### TEXTBLOCK

MUSIK ZUM SEHEN
Peter Gabriel Back To Front – Live In London****
Ordentlich wie bei einer Hauptversammlung sind die Stühle aufgestellt, die meisten Zuhörer können sich an das Jahr 1986 erinnern. Gabriel sieht in einer schwarzen Kapuzenkutte wie ein Zwitter aus glatzigem Mönch und grimmigem Survival-Abenteurer aus. Mit tiefer Onkelstimme verkündet er das Procedere, das mit einem akustischen Teil bei Hallenlicht beginnt: Tony Levin, Typ sympathischer Klempner mit Schnauzbart, betritt mit seiner Bassgitarre die Bühne; am Flügel spielt Gabriel die neue, schwerblütige Ballade „Daddy Long Legs“. Manu Katché, David Rhodes und David Sancious kommen hinzu. „Come Talk To Me“,“Shock The Monkey“ und „Family Snapshot“ erklingen perkussiv, bevor zu „Solsbury Hill“ die Show-Routine einsetzt und das Publikum „Boom-booom-boom“ singt.

### ZIEL A
Kannst du die Datensätze bearbeiten, beginnend mit der Zeile, die „Spatially, is point (166, 39)“ enthält, und endend mit dem Ende der Datensätze, indem du „farthest“ durch „most distant“ ersetzt und alles Übrige unverändert lässt?

### VORLIEGENDE DATENSÄTZE
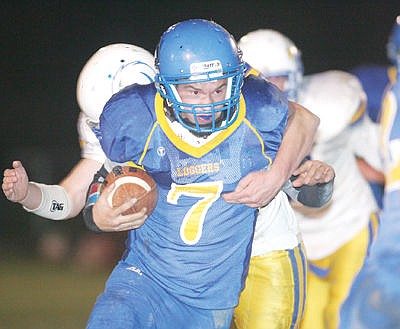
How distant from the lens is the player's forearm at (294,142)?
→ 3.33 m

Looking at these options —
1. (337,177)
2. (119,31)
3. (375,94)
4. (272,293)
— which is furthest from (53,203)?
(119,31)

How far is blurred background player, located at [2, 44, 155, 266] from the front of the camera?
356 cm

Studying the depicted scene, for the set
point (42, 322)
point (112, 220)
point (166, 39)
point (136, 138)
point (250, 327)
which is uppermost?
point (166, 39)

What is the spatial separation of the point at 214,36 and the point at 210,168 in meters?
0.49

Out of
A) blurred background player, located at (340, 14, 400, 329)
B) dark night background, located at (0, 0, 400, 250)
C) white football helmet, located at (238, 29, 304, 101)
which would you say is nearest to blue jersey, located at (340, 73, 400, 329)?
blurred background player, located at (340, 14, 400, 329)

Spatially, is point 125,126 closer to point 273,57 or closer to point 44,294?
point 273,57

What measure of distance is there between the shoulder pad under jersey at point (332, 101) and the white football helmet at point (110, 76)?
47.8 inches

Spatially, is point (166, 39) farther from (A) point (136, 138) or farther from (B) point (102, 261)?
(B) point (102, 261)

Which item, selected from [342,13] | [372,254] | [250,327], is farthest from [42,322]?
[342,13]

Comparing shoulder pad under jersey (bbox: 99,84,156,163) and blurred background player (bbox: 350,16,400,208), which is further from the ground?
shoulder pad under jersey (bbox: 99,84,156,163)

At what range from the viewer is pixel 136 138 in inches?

### ZIEL B
Würdest du die Konzertkritik vollständig und wortgetreu abschreiben?

### VOLLSTÄNDIGE ANTWORT A
Spatially, is point (166, 39) farther from (A) point (136, 138) or farther from (B) point (102, 261)?
(B) point (102, 261)

Which item, selected from [342,13] | [372,254] | [250,327], is most distant from [42,322]?
[342,13]

Comparing shoulder pad under jersey (bbox: 99,84,156,163) and blurred background player (bbox: 350,16,400,208), which is further from the ground?
shoulder pad under jersey (bbox: 99,84,156,163)

At what range from the viewer is pixel 136 138 in inches?

### VOLLSTÄNDIGE ANTWORT B
MUSIK ZUM SEHEN
Peter Gabriel Back To Front – Live In London****
Ordentlich wie bei einer Hauptversammlung sind die Stühle aufgestellt, die meisten Zuhörer können sich an das Jahr 1986 erinnern. Gabriel sieht in einer schwarzen Kapuzenkutte wie ein Zwitter aus glatzigem Mönch und grimmigem Survival-Abenteurer aus. Mit tiefer Onkelstimme verkündet er das Procedere, das mit einem akustischen Teil bei Hallenlicht beginnt: Tony Levin, Typ sympathischer Klempner mit Schnauzbart, betritt mit seiner Bassgitarre die Bühne; am Flügel spielt Gabriel die neue, schwerblütige Ballade „Daddy Long Legs“. Manu Katché, David Rhodes und David Sancious kommen hinzu. „Come Talk To Me“,“Shock The Monkey“ und „Family Snapshot“ erklingen perkussiv, bevor zu „Solsbury Hill“ die Show-Routine einsetzt und das Publikum „Boom-booom-boom“ singt.